Alejandro Almanza Pereda
proposed by Thomas Jeppe
Inversion is a process of transition between incompatibilities; conditions which cannot exist alongside one another. The overcoming of their counterpart state is a necessary step to be and to flourish.
Inversion implies a structural reconfiguration, for the object cannot change while continuing to obey the dictates of the thing which it was ceased to be.
The thing inverted has an ambivalent relationship to the idea of negotiation.When the thing is mercurial, floating and un-fixed, it knows diplomacy. At the point of inversion, it becomes unequivocal. This is the crossing of the threshold. For reasons peculiar to the case, the former state can no longer be tolerated and must be surpassed.
What appeals to the imagination is not the moment of inversion, but its vocabulary, both in the midst – and the aftermath – of transition.
And this transition, its incremental stages floating between the concrete ends of a spectrum, appears so uncanny because its working materials are 'the familiar'. The thing that is 'known' in one state only; a process at the knowledge of which the conservative feather cannot help but be ruffled.
But the thing does not change entirely.
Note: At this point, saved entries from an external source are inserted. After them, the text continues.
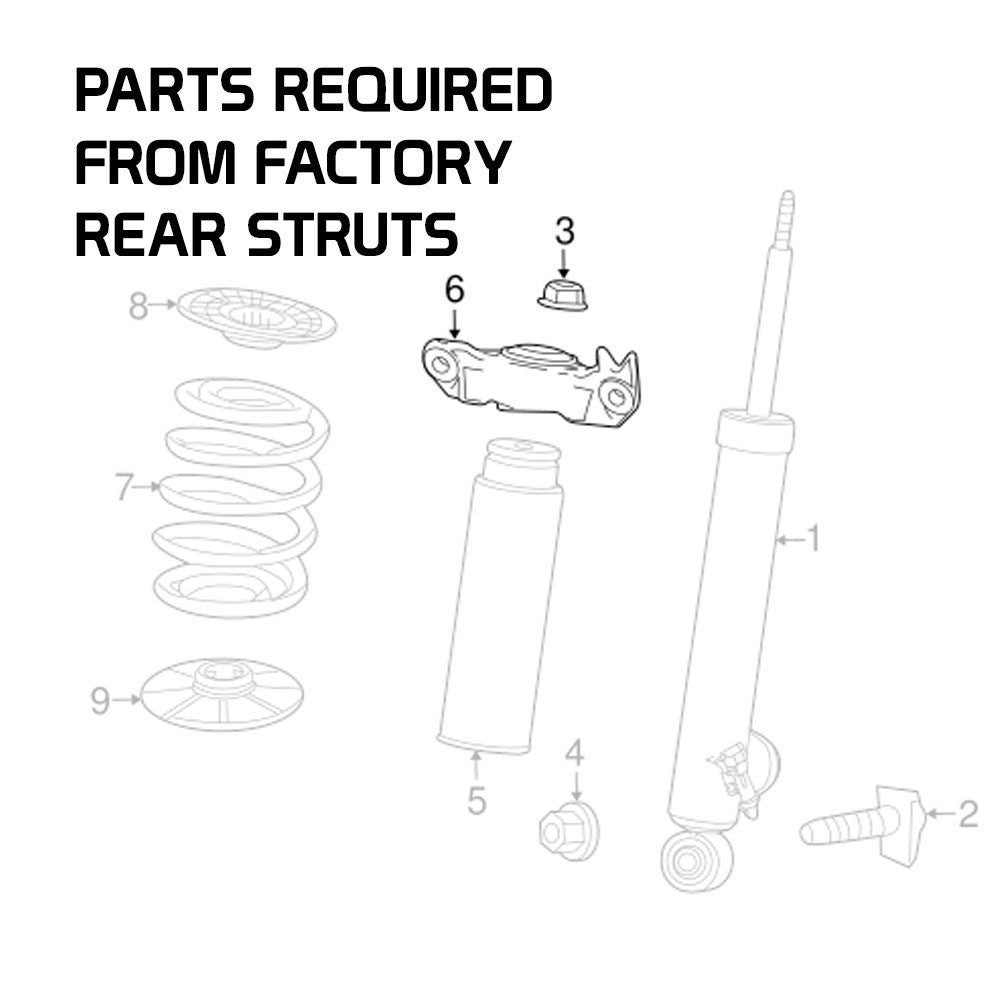 PARTS REQUIRED FROM FACTORY REAR STRUTS

3
6
8
7
1
9
4
5
2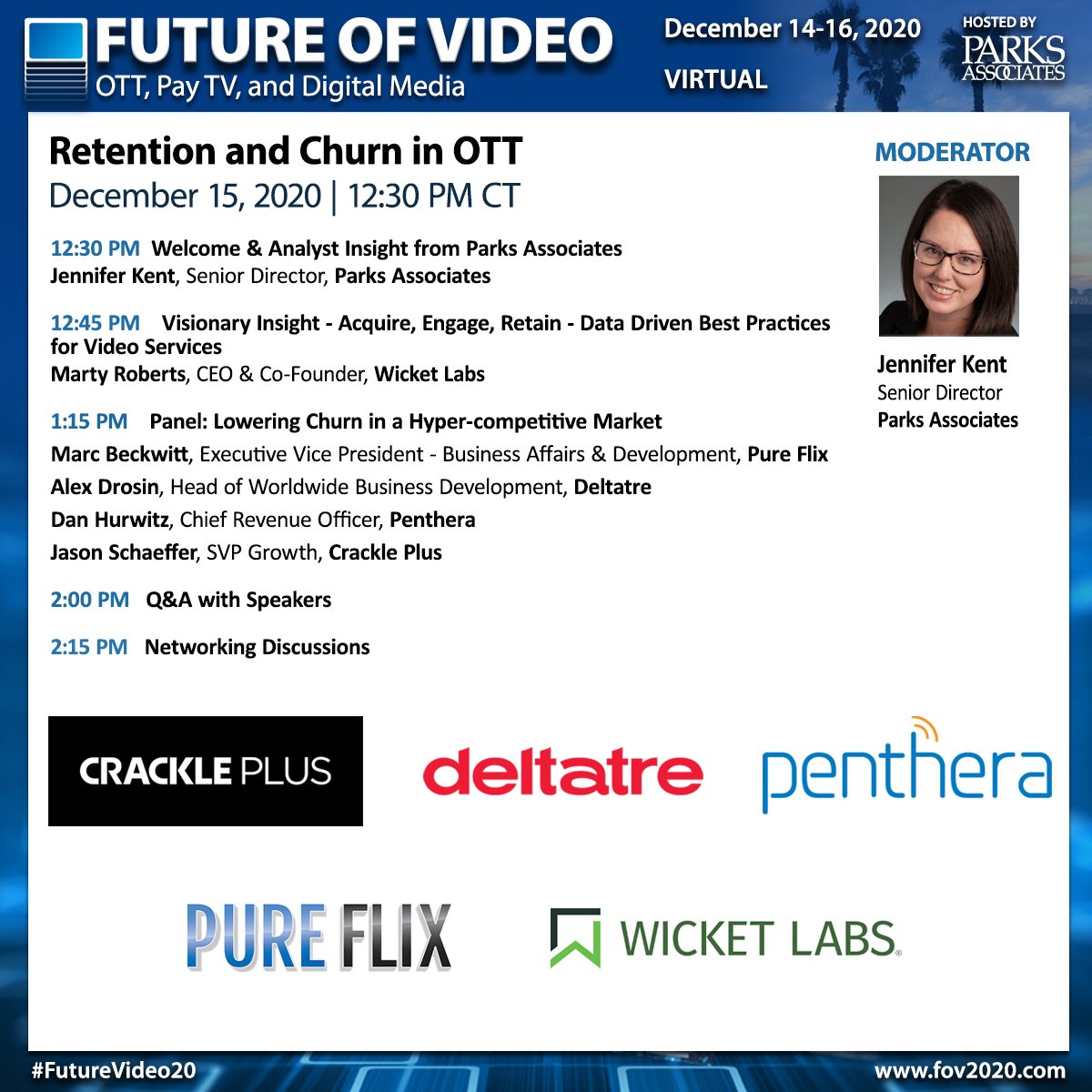 FUTURE OF VIDEO
OTT, Pay TV, and Digital Media

December 14-16, 2020
VIRTUAL

HOSTED BY
PARKS ASSOCIATES

Retention and Churn in OTT
December 15, 2020 | 12:30 PM CT

12:30 PM Welcome & Analyst Insight from Parks Associates
Jennifer Kent, Senior Director, Parks Associates

12:45 PM Visionary Insight - Acquire, Engage, Retain - Data Driven Best Practices for Video Services
Marty Roberts, CEO & Co-Founder, Wicket Labs

1:15 PM Panel: Lowering Churn in a Hyper-competitive Market
Marc Beckwitt, Executive Vice President - Business Affairs & Development, Pure Flix
Alex Drosin, Head of Worldwide Business Development, Deltatre
Dan Hurwitz, Chief Revenue Officer, Penthera
Jason Schaeffer, SVP Growth, Crackle Plus

2:00 PM Q&A with Speakers

2:15 PM Networking Discussions

MODERATOR

Jennifer Kent
Senior Director
Parks Associates

CRACKLE PLUS
deltatre
penthera
PURE FLIX
WICKET LABS

#FutureVideo20
www.fov2020.com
To be 'one thing' – then to undergo a shift – is not to obliterate an objective history but to embellish it.
To even be capable of such transformation – an initial malleability giving way to so emphatic a transition – inversion is an expression of 'stamina'.
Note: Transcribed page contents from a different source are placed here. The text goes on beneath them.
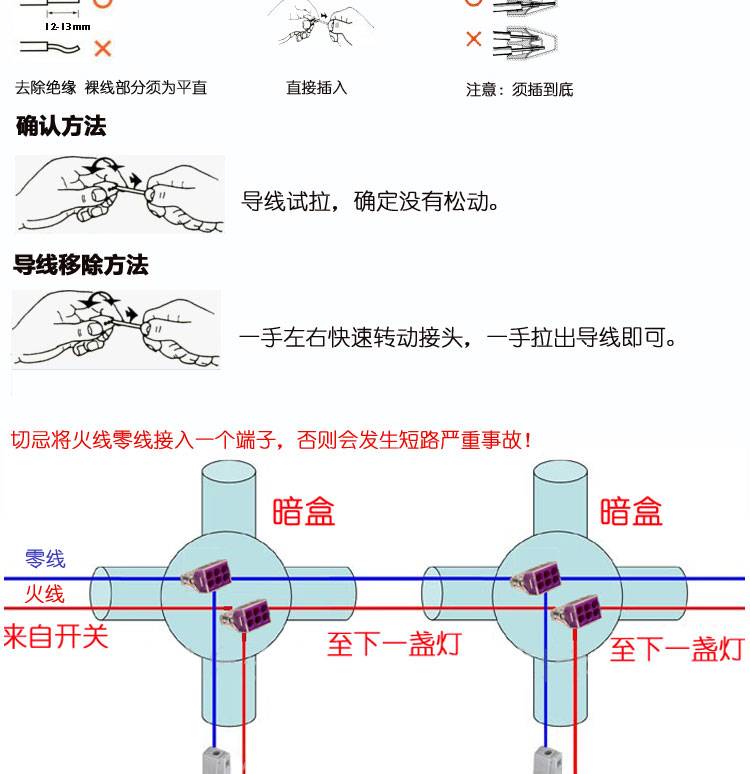 12-13mm

去除绝缘 裸线部分须为平直

直接插入

注意：须插到底

确认方法

导线试拉，确定没有松动。

导线移除方法

一手左右快速转动接头，一手拉出导线即可。

切忌将火线零线接入一个端子，否则会发生短路严重事故！

暗盒

零线

火线

来自开关

至下一盏灯

暗盒

至下一盏灯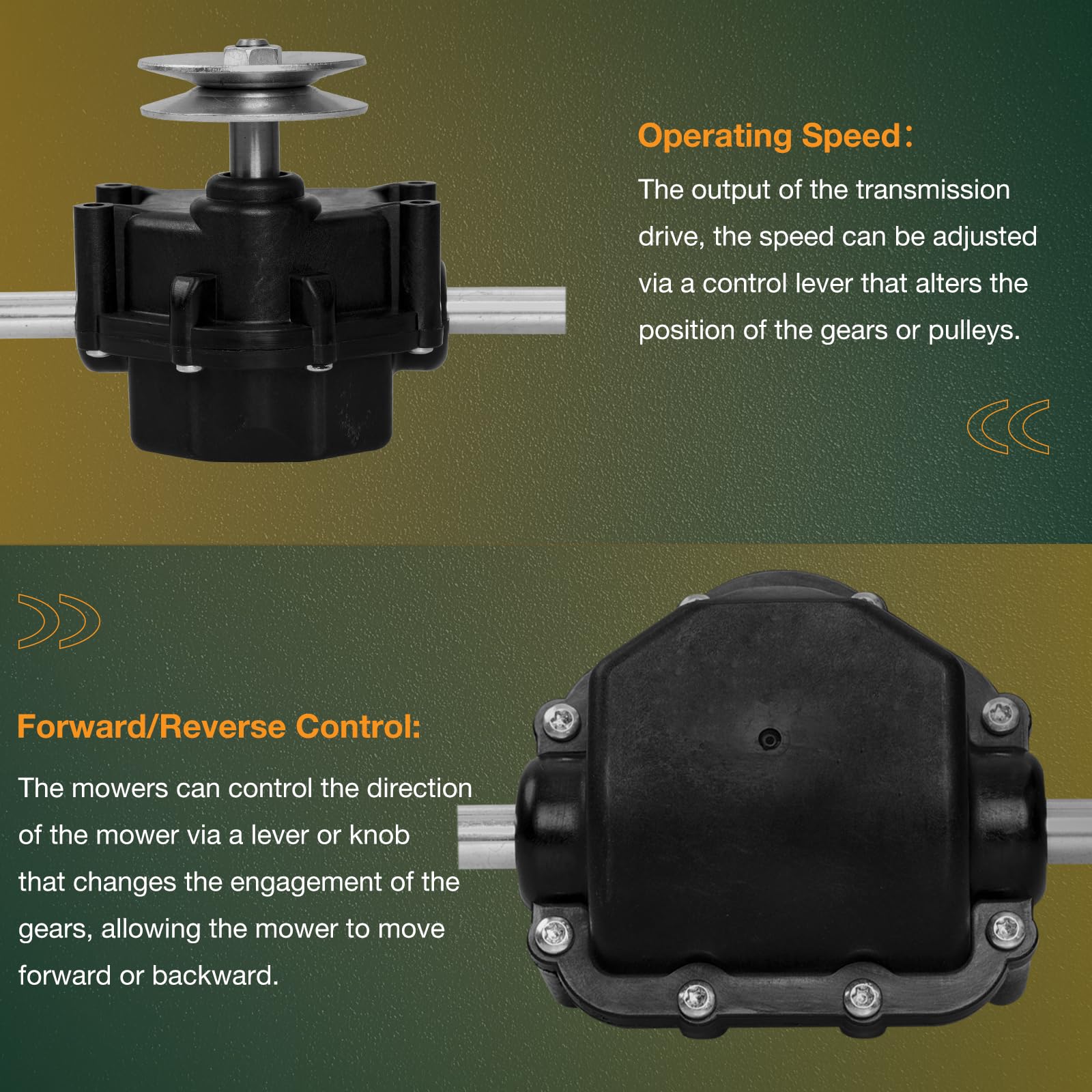 Operating Speed：

The output of the transmission drive, the speed can be adjusted via a control lever that alters the position of the gears or pulleys.

Forward/Reverse Control:

The mowers can control the direction of the mower via a lever or knob that changes the engagement of the gears, allowing the mower to move forward or backward.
In this stamina, the momentum of 'new order' meets with the thrill of variation; the thing's inverted aspects, aligned with perennial qualities of the former state, a certain sign of a dynamism entrenched.
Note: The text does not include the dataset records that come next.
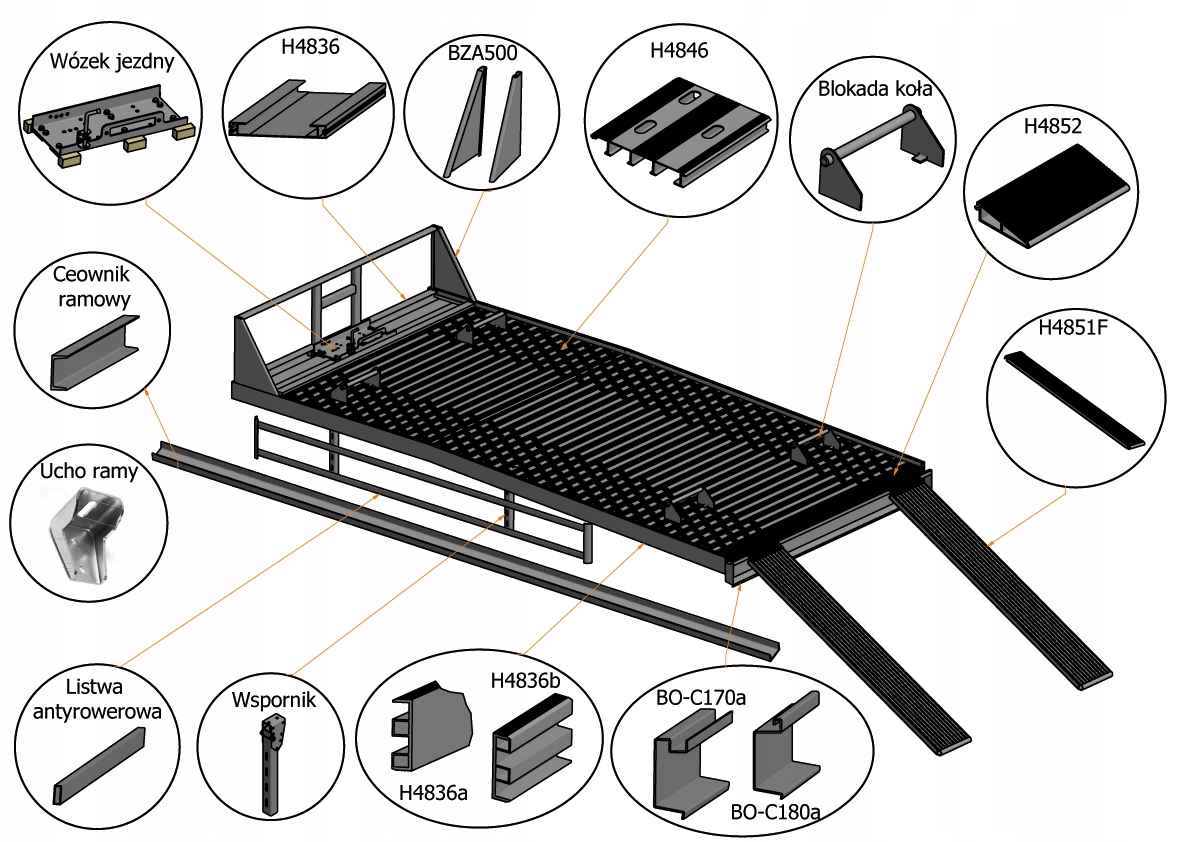 Wózek jezdny

H4836

BZA500

H4846

Blokada koła

H4852

Ceownik ramowy

H4851F

Ucho ramy

Listwa antyrowerowa

Wspornik

H4836b

H4836a

BO-C170a

BO-C180a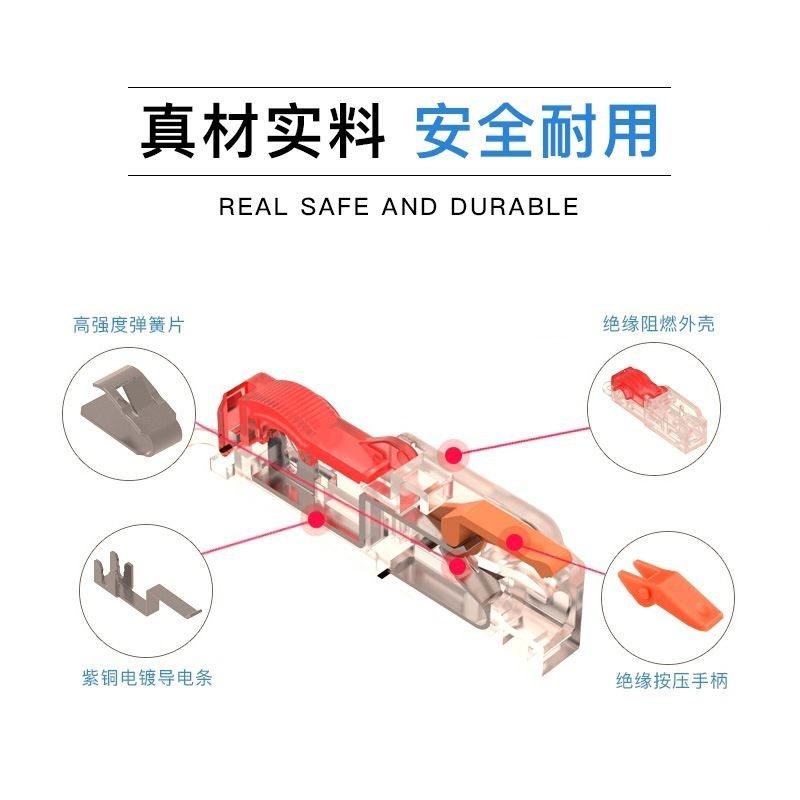 真材实料 安全耐用

REAL SAFE AND DURABLE

高强度弹簧片

绝缘阻燃外壳

紫铜电镀导电条

绝缘按压手柄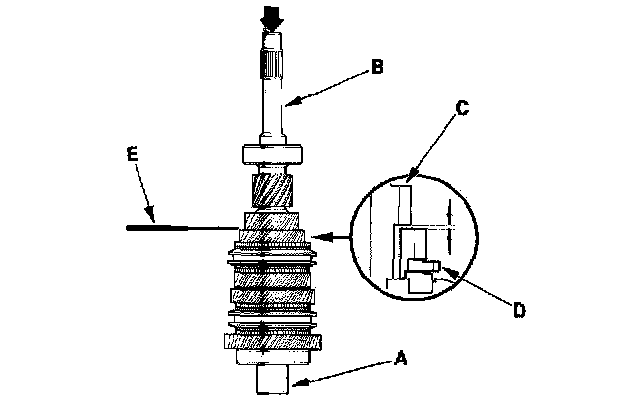 B
C
E
D
A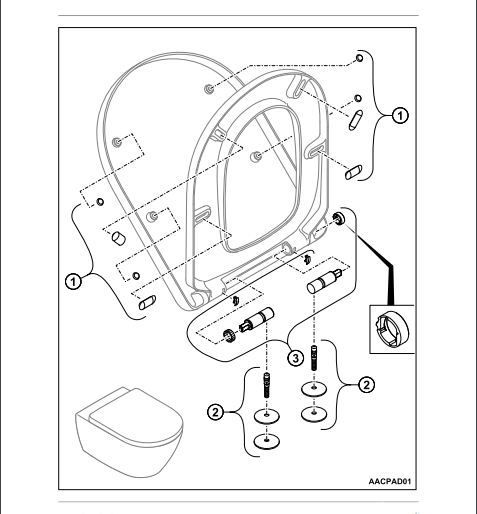 1
1
3
2
2
AACPAD01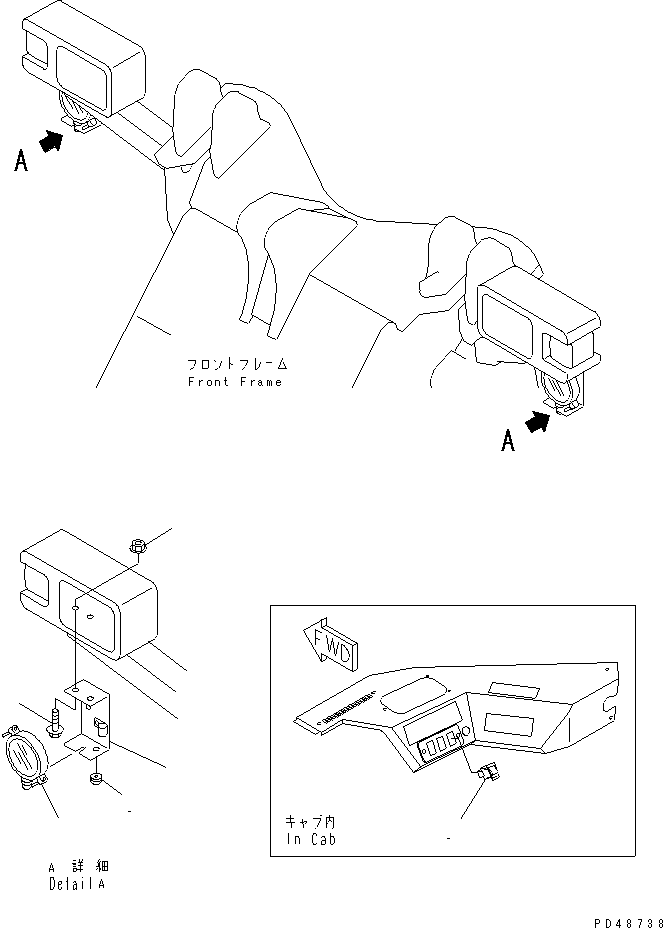 A

フロントフレーム
Front Frame

A

FWD

キャブ内
In Cab

A 詳細
Detail A

PD48738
The 'flip' is a ponderous concept, lavished in the sentiment of reflection.
Inversion does not simply mirror a situation; it produces it. In a decimating account of the thing's facets, it describes them and makes them concrete in the singular fell swoop of an opposite proffered.
The apparent opposite, trusted as definition, serves only to outline the complexity of endless oppositeness embodied. Rather than to each object its own certain inverse, there exist multiple possible inversions, any number of semantic realignments that serve to sever a moored being thought stable.
In the face of this inverted multiplicity, a binary conception dissolves in the realm of hyperbolic alternative. The 'mirror stage' of the knowing self becomes thus evanescent: no certain other emerges from the mottled view of crude reflections dormant at the glass.
To embody a difference anew is to crystallize a latency. This latency is a testament to an in-built fragmentation, one of myriad exclusivities; the inverted thing did always have a fractured unity.
The thing shifts in obedience to an obscure but irresistible impulse – the desire to know an altered state. But the certainty of the shift – the process a categorical re-inscription – 'bathes' the thing in a new lucidity.
As lucidity is next to luminosity, obscurity is next to the shadow; cast by the clarity of the thing inverted.
The true form of inversion presents a paradox of untold reach: to grasp inversion is to know perpetual shadows, ladies-in-waiting with each that fragrance no artifice can impart.
Burning in this diaphanous field, the original is reduced to ashes, but these ashes are not cast from memory.
Neutrality is a vacuum, an abyss; inversion is its definitive refute.
The analysis of inversion requires venturing towards contradiction to obtain the confirmation of a fact, the thought of which enchants me.
Inversion is, at its political peaks, testament to a coexistence. These ruminations on the topic, the 'barren' frivolity of which we forget for the windfall of a single revelation, are devised to elaborate on some lingering uncertainties around the mechanics of inversion.
They are shared in the hope that there will soon be no illusion left to shatter.